* _WORKING DATA_
/---
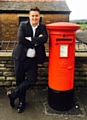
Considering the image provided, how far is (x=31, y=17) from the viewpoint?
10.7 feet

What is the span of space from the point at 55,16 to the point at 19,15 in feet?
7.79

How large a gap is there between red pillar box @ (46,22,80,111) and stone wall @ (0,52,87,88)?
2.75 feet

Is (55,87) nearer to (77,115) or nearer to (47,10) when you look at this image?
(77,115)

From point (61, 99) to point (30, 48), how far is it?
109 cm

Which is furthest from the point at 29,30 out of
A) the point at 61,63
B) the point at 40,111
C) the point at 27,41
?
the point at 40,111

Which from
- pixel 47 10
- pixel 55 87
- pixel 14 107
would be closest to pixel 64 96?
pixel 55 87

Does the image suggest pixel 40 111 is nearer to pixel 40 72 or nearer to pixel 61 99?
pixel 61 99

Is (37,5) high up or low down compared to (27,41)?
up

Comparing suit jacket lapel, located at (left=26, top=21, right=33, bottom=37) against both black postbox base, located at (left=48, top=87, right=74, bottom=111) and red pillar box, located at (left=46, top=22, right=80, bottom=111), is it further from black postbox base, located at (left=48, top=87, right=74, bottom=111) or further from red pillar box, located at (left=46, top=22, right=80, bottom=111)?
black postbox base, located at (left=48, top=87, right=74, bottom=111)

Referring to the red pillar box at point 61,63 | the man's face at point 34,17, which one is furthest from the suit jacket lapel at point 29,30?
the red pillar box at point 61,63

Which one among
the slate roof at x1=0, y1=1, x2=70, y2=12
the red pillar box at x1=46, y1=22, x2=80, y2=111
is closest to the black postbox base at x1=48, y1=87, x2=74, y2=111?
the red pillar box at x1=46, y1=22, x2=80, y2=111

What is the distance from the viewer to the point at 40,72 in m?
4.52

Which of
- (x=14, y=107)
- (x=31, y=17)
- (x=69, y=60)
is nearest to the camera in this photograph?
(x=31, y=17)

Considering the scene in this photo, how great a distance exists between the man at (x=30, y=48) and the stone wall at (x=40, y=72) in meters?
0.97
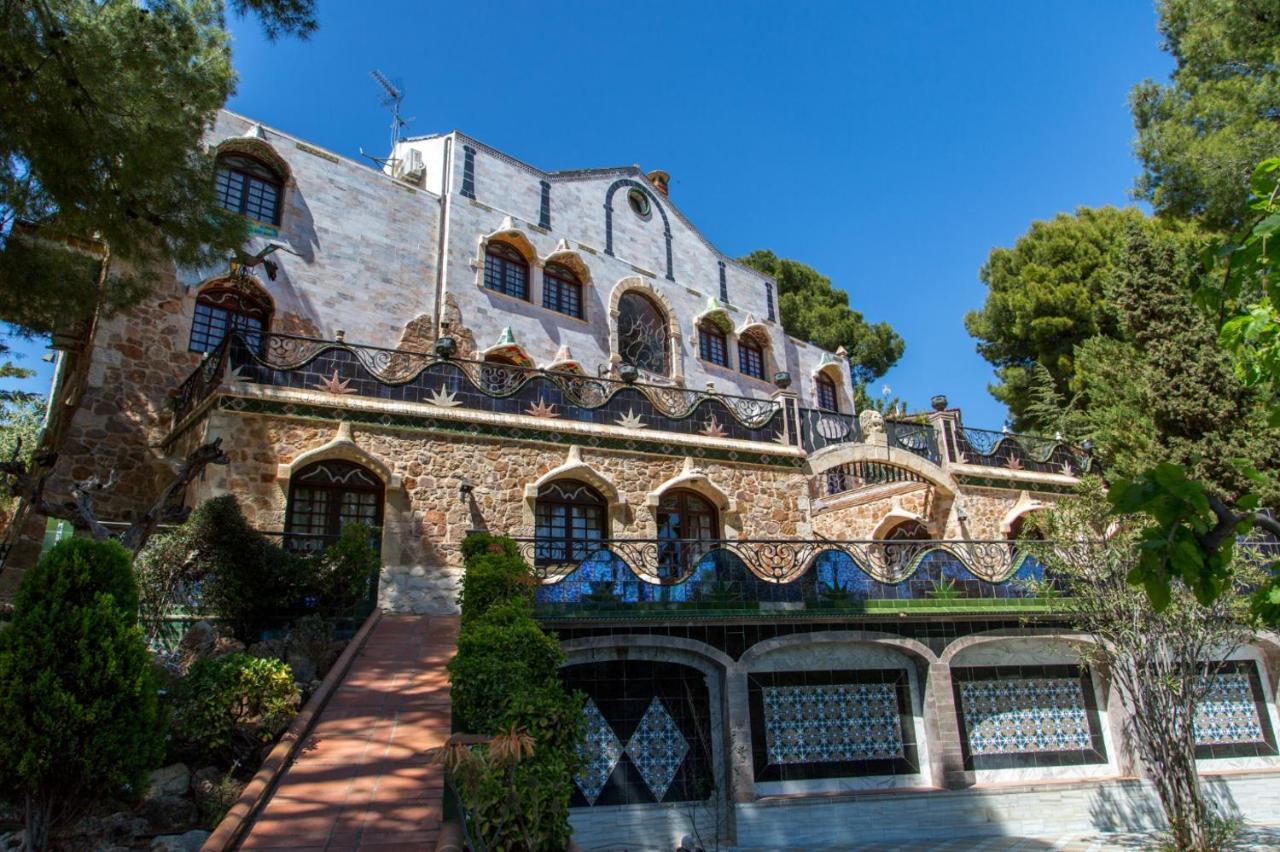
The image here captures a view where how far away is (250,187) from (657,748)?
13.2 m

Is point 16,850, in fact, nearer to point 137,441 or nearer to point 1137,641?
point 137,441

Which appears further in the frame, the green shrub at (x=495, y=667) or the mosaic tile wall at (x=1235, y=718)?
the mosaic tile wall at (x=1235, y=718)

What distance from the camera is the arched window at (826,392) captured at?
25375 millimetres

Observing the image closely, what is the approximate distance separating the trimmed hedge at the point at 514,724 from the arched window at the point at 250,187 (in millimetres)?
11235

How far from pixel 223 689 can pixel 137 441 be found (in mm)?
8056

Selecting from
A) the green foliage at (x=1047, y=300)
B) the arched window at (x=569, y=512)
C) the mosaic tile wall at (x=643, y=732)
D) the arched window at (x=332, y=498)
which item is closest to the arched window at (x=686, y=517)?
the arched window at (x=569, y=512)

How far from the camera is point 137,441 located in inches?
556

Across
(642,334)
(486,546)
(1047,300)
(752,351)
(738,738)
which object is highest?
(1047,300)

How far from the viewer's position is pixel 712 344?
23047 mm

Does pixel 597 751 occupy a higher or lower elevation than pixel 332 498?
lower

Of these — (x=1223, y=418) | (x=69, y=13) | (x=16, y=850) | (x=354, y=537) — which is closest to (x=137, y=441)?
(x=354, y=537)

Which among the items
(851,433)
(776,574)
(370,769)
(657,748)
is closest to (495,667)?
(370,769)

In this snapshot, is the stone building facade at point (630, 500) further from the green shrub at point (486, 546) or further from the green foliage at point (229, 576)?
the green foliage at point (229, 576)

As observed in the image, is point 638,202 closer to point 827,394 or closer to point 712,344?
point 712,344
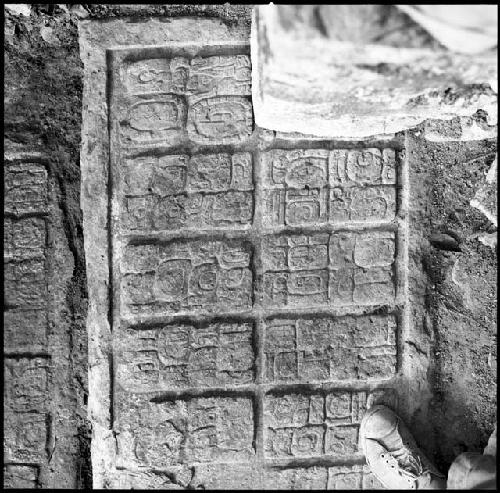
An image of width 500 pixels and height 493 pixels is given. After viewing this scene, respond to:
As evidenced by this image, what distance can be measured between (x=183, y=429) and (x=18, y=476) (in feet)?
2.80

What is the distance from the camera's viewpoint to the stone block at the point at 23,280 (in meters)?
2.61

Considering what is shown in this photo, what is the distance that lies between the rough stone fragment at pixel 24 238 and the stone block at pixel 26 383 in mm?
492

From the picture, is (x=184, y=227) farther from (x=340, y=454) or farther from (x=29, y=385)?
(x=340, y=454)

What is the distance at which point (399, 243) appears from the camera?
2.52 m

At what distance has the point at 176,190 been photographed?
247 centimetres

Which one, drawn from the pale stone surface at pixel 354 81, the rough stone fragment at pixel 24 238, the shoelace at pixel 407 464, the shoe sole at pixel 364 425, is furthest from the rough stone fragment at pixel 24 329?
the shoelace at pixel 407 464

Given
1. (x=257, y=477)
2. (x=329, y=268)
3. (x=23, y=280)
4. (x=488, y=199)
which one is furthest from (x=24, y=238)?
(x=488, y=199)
\---
* _WHAT TO DO_
Retype everything in the material word for word, minus pictures.

* _WORKED SOLUTION_
Considering the image provided, how far is (x=31, y=17) from the viewpoint?
10.7 feet

What is the span of space from the point at 55,16 to the point at 19,15 in feet?
7.79

How large a gap is there between red pillar box @ (46,22,80,111) and stone wall @ (0,52,87,88)?
2.75 feet

Is (55,87) nearer to (77,115) or nearer to (47,10) when you look at this image?
(77,115)

From point (61, 99) to point (30, 48), how far is it?
109 cm

Which is furthest from the point at 29,30 out of
A) the point at 61,63
B) the point at 40,111
C) the point at 27,41
?
the point at 40,111

Which from
- pixel 47 10
- pixel 55 87
- pixel 14 107
would be closest to pixel 64 96?
pixel 55 87

Does the image suggest pixel 40 111 is nearer to pixel 40 72 or nearer to pixel 61 99?
pixel 61 99

Is (37,5) high up or low down compared to (27,41)?
up

Comparing suit jacket lapel, located at (left=26, top=21, right=33, bottom=37) against both black postbox base, located at (left=48, top=87, right=74, bottom=111) and red pillar box, located at (left=46, top=22, right=80, bottom=111), is it further from black postbox base, located at (left=48, top=87, right=74, bottom=111) or further from red pillar box, located at (left=46, top=22, right=80, bottom=111)?
black postbox base, located at (left=48, top=87, right=74, bottom=111)

Referring to the red pillar box at point 61,63 | the man's face at point 34,17, which one is furthest from the suit jacket lapel at point 29,30?
the red pillar box at point 61,63

Which one among
the slate roof at x1=0, y1=1, x2=70, y2=12
the red pillar box at x1=46, y1=22, x2=80, y2=111
is closest to the black postbox base at x1=48, y1=87, x2=74, y2=111?
the red pillar box at x1=46, y1=22, x2=80, y2=111

What is the distance from the viewer to the point at 40,72 in m?
4.52

Which of
- (x=14, y=107)
- (x=31, y=17)
- (x=69, y=60)
is nearest to the camera in this photograph?
(x=31, y=17)

Considering the scene in this photo, how great a distance exists between the man at (x=30, y=48) and the stone wall at (x=40, y=72) in meters?
0.97
The image here captures a view where how far away is (250,187) from (657,748)?
13.2 m

Is point 16,850, in fact, nearer to point 137,441 or nearer to point 1137,641?
point 137,441

Which appears further in the frame, the green shrub at (x=495, y=667) or the mosaic tile wall at (x=1235, y=718)?
the mosaic tile wall at (x=1235, y=718)

What distance from the camera is the arched window at (826,392) captured at?
25375 millimetres

Observing the image closely, what is the approximate distance separating the trimmed hedge at the point at 514,724 from the arched window at the point at 250,187 (in millimetres)?
11235

How far from pixel 223 689 can pixel 137 441 be found (in mm)?
8056

Selecting from
A) the green foliage at (x=1047, y=300)
B) the arched window at (x=569, y=512)
C) the mosaic tile wall at (x=643, y=732)
D) the arched window at (x=332, y=498)
which item is closest to the arched window at (x=686, y=517)?
the arched window at (x=569, y=512)

How far from the camera is point 137,441 located in inches?
556

Across
(642,334)
(486,546)
(1047,300)
(752,351)
(738,738)
which object is highest?
(1047,300)

How far from the viewer's position is pixel 712 344?
23047 mm

Does pixel 597 751 occupy a higher or lower elevation than pixel 332 498?
lower

Of these — (x=1223, y=418) | (x=69, y=13) | (x=16, y=850) | (x=354, y=537) — which is closest to (x=137, y=441)?
(x=354, y=537)

Which among the items
(851,433)
(776,574)
(370,769)
(657,748)
is closest to (495,667)?
(370,769)

In this snapshot, is the stone building facade at point (630, 500) further from the green shrub at point (486, 546) or further from the green foliage at point (229, 576)?
the green foliage at point (229, 576)

As observed in the image, is point 638,202 closer to point 827,394 or closer to point 712,344?
point 712,344
An image of width 500 pixels and height 493 pixels is given. After viewing this scene, respond to:
As evidenced by this image, what distance can be measured between (x=183, y=429) and (x=18, y=476) (in feet)?
2.80

What is the distance from the camera's viewpoint to the stone block at the point at 23,280 (in meters)?
2.61

Considering what is shown in this photo, what is the distance that lies between the rough stone fragment at pixel 24 238 and the stone block at pixel 26 383 in mm?
492

From the picture, is (x=184, y=227) farther from (x=340, y=454) or farther from (x=29, y=385)?
(x=340, y=454)

What is the distance at which point (399, 243) appears from the camera?
2.52 m

At what distance has the point at 176,190 been photographed?
247 centimetres

Which one, drawn from the pale stone surface at pixel 354 81, the rough stone fragment at pixel 24 238, the shoelace at pixel 407 464, the shoe sole at pixel 364 425, is furthest from the rough stone fragment at pixel 24 329?
the shoelace at pixel 407 464

Given
1. (x=257, y=477)
2. (x=329, y=268)
3. (x=23, y=280)
4. (x=488, y=199)
which one is furthest from (x=24, y=238)?
(x=488, y=199)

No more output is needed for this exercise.